House debates

Thursday, 12 February 2009

Business

4:32 pm

Photo of Malcolm TurnbullMalcolm Turnbull (Wentworth, Liberal Party, Leader of the Opposition) Share this | Hansard source

The Prime Minister’s response to the opposition in this parliament has been to say, ‘Get out of the road, get out of the way.’ He has said there is no alternative to his proposal. Yet we all know, as the Prime Minister has said today in another context and as I have said in this and many other contexts, that none of us, not one of us, is the repository of all wisdom on this or any other issue. But we have a Prime Minister who in his hubris chose to present a package of spending that represents an enormous percentage of GDP, will impose an enormous debt on our children and will result in our children and their children paying high taxes in the years ahead to fund a cheque for $950 to almost every Australian. In other words, he is asking this parliament to approve measures which will see billions of dollars being mailed out to Australians for current expenditure today—all of which, every cent of which, is being borrowed from the next generation.

The Prime Minister is right and we have all been right when we have said that we are not the repositories of all wisdom, and that is why we have set out an indication of the type of stimulus we would support, of the type of package we would support. And we have sought to sit down with the government.

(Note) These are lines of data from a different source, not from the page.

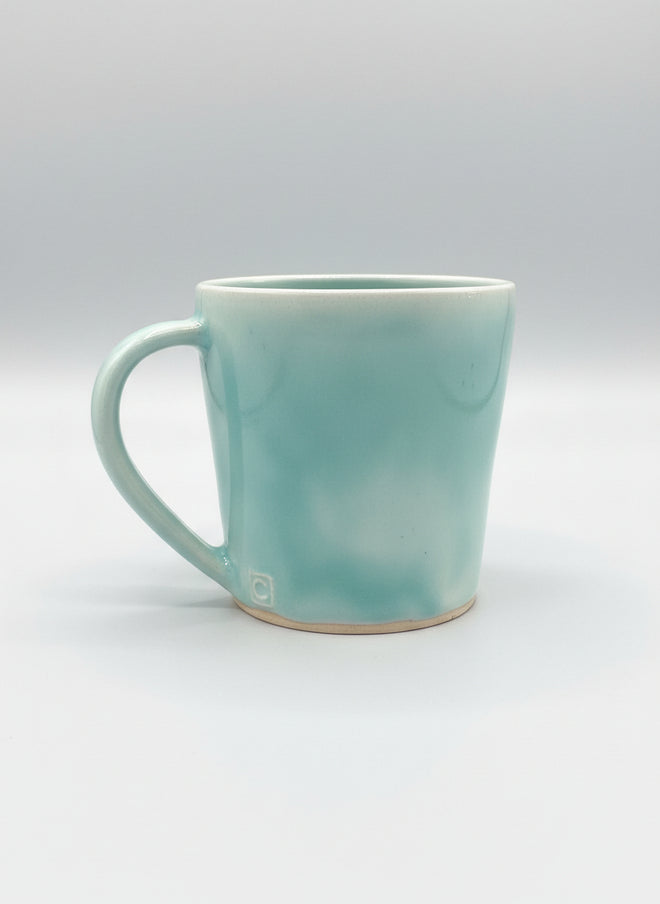 Handmade Aqua Ceramic Cup by Corinne De Haas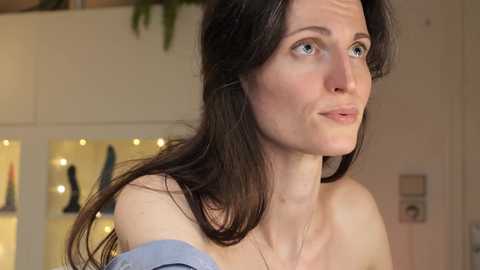 Media: A video of a fair-skinned woman with long dark hair, blue eyes, and freckles, wearing a blue off-shoulder top, looking contemplative indoors.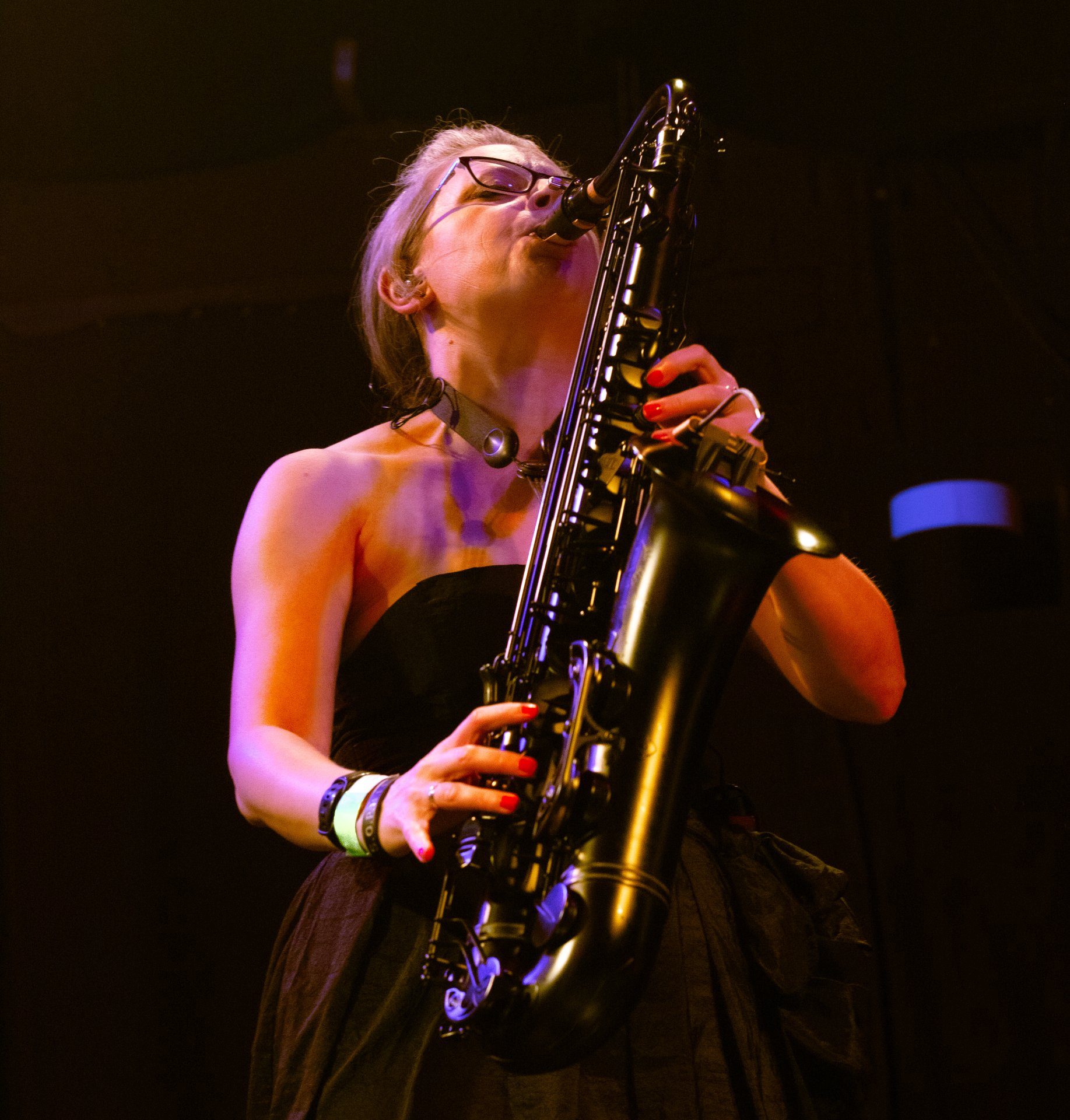 Liz Mitchell playing tenor saxophone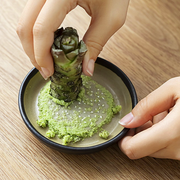 Grating fresh wasabi root on a ceramic Japanese grater with sharp ridges.

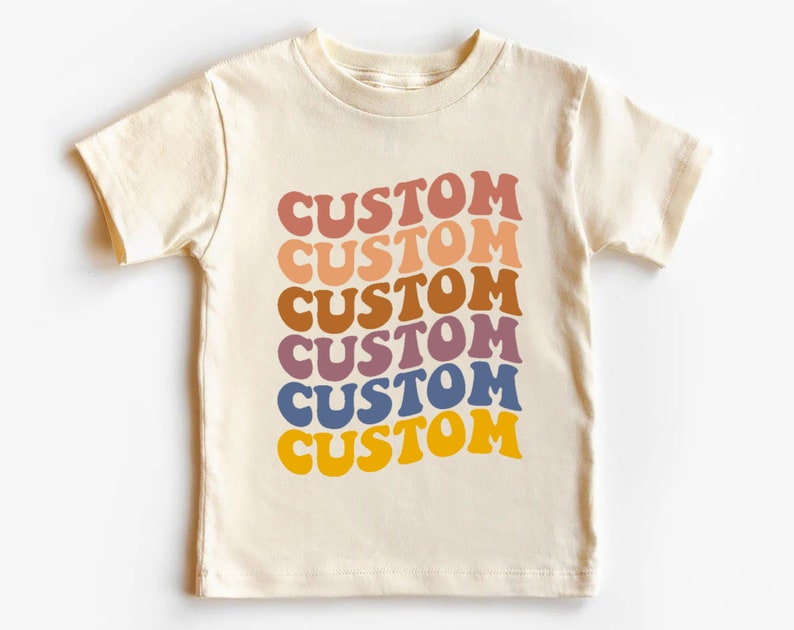 K&ouml;nnte beinhalten: Ein cremefarbenes T-Shirt mit dem Wort "CUSTOM", das sechsmal in einem Regenbogen aus Farben wiederholt wird, darunter Rosa, Orange, Braun, Lila, Blau und Gelb.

The Prime Minister has said that every mainstream economist in Australia supports his spending package. He has implied therefore that any economist who does not support it is not a mainstream economist. Well, one of the leading economists in the world is Dr Warwick McKibbin. He is a member of the board of the Reserve Bank. Does the Prime Minister regard the Reserve Bank as part of the economic mainstream? Does he regard the board members of the Reserve Bank as part of the economic mainstream? There you have just one example, and there are many others, of economists and experts who are questioning the effectiveness of this spending package. What did Dr McKibbin say? He said the package is too big; we are spending too much money at this time. Henry Ergas, another leading economist, described it by saying that the package was ‘too much, too early’.